Altunbaş ifadesinde, Kuvayı Milliye Derneği'ne ilişkin çarpıcı iddialarda bulunuyor. Altunbaş'ın, Muzaffer Tekin'i Vatansever Kuvvetler Güç Birliği Hareketi'nin (VKGBH) başındaki kişi olarak bildiğini söylemesi dikkat çekti. Tekin, savunması sırasında hiçbir sivil yapılanma içerisinde yer almadığını söylemişti.

Ergenekon soruşturmasını yürüten İstanbul Cumhuriyet Savcılığı tarafından 13. Ağır Ceza Mahkemesi'nde halen görülmekte olan Ergenekon davasına Çınar Mustafa Altunbaş adlı kişiye ait emniyet ve savcılıkta alınan ifadeler gönderildi. Ergenekon soruşturması kapsamında hakkında çıkarılan arama kararı üzerine gözaltına alınan Altunbaş'ın, Organize Suçlarla Mücadele Şube Müdürlüğü'nde verdiği ifadede Kuvayi Milliye Derneği ile tanışmasını anlattığı görüldü.

Uyuşturucu kaçakcılığı suçlamasıyla Yunanistan'da 11 yıl tutuklu kalan Cahit İpek isimli kişinin azmettirmesi sonucu Demiz Yıldırım adlı kişinin TEM otoyolunda İzol soyisimli bir kişiyi öldürdüğünü iddia eden Altunbaş'ın, emniyette verdiği ifadede, "Yıldırım beni Kuvayi Milliye Derneğinden Kahraman ? isimli kşi ile tanıştırdı. Bu tanışıklıktan sonra derneğe gidip gelmeye başladım." dedi. Bu sayede Hüseyin Görüm ve Mehmet Fikri Karadağ ile tanıştığını belirten Altunbaş, Karadağ ile 3 kez başbaşa görüştüğünü ifade etti. Altunbaş, Görüşmelerimizin birinde, SSCB devleti yıkıldıktan sonra Türk Cumhuriyetleri ile ülkemiz arasında organik bir sınır oluşturma planlarının olduğunu, bu plan çerçevesinde 20 bin Türk askerine Azeri üniforması giydirilerek Nahçıvan bölgesinde organik bir sınır oluşturulacağını anlattı." diye konuştu. Altunbaş'ın, Fikri Karadağ tarafından bu konuyla ilgili olarak Genelkurmay Başkanlığı'na bilgi verdiğini söylemesi dikkat çekti.

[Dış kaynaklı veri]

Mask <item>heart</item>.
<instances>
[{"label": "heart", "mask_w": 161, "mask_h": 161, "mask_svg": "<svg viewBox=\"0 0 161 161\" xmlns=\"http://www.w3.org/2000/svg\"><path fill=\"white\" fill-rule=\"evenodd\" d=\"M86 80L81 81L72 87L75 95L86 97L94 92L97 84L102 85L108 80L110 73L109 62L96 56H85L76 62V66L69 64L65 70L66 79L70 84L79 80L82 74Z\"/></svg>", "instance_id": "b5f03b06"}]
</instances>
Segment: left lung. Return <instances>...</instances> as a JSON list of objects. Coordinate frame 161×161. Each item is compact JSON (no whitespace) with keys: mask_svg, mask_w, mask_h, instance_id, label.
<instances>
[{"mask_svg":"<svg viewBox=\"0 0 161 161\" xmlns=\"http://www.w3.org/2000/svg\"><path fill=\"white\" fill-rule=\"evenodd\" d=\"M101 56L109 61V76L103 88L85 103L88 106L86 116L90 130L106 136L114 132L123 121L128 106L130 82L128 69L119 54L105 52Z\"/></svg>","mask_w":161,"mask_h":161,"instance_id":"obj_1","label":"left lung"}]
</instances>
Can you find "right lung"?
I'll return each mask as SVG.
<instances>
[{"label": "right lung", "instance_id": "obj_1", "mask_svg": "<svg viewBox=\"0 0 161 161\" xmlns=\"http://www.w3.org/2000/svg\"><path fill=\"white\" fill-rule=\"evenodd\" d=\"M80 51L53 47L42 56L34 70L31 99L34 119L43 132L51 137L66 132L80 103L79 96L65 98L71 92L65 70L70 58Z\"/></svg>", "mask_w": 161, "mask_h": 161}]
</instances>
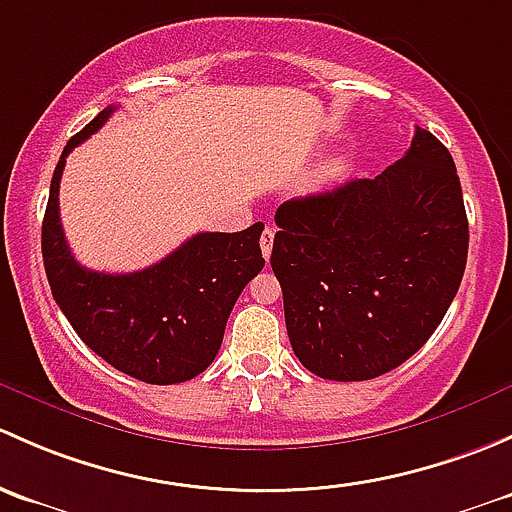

Davanın tutuklu sanıklarından Hüseyin Görüm'e ait Dilek Çelik Kapı isimli işyerinde ise toplantılar yapılmak maksadıyla bir büro oluşturulduğunu belirten Altunbaş, Kuvayi Milliye derneği tarafından Üsküdar ve Nişantaşı bölgelerinde birkaç kez seminer tarzında toplantılar düzenlendiğini anlattı. Davanın tutuksuz sanıkları arasında yer alan İstanbul Üniversitesi eski rektörü Kemal Alemdaroğlu'nun da beraberinde birkaç profesör ile bu toplantılara katıldığını belirten Altunbaş, kürsüye çıkan bir gencin konuşmasını beğenmediği için sitem ederek toplantıyı terkettiğini açıkladı.

Sanık Ergün Poyraz'ın da birkaç kez derneğe geldiğini belirten Altunbaş, bu ziyaretler sırasında tüm dernek üyeleri ile bir sohbet ortamı oluşturulduğunu söyledi. Altunbaş, dernekte bulunan tüm kitapların, Ergenekon soruşturması kapsamında gözaltına alınan Ali Özoğlu'nun sahibi olduğu "Toplumsal Dönüşüm Yayınları"na ait olduğunu söyledi. Necip Hablemitoğlu, Adil Serdar Saçan, Ergün Poyraz, Erol Mütercimler ve Ecevit Kılıç'a ait bazı kitapların yayınlandığı bu yayınevi hakkında soruşturma kapsamında örgüt üyelerinin gizli toplantıları için kullandıkları karargah olduğu şeklinde haberler yeralmıştı. Altunbaş, yayınevinin dernek ile organik bir bağının olduğu düşüncesini belirtti. Veli Küçük'ün ziyaret amaçlı derneğe geldiğini, Fikri Karadağ ile 20-25 dakika görüşme yaptıklarını ifade eden Altunbaş, bu görüşme sonunda Veli Küçük'ün belinde bir rahatsızlık olması nedeniyle derneğe beraber geldi Emin Caner Yiğit'inin yardımıyla otomobile bindiğini de sözlerine ekledi.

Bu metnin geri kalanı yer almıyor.